» **Information shown**
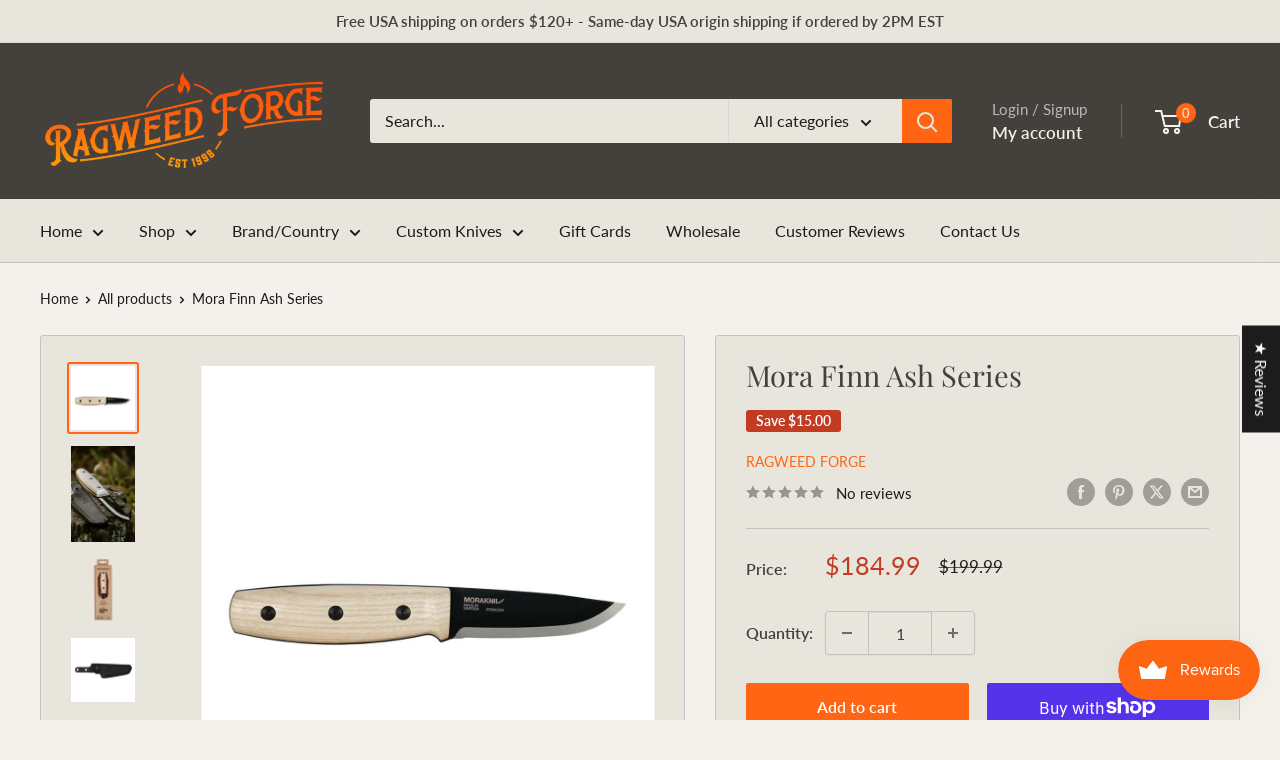

--- FILE ---
content_type: text/javascript
request_url: https://ragweedforgestore.com/cdn/shop/t/28/assets/custom.js?v=102476495355921946141757954500
body_size: -639
content:
//# sourceMappingURL=/cdn/shop/t/28/assets/custom.js.map?v=102476495355921946141757954500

» **Exercise instructions**
Show all lines from the listing above in which "shop" appears.

» **Result for this task**
request_url: https://ragweedforgestore.com/cdn/shop/t/28/assets/custom.js?v=102476495355921946141757954500
//# sourceMappingURL=/cdn/shop/t/28/assets/custom.js.map?v=102476495355921946141757954500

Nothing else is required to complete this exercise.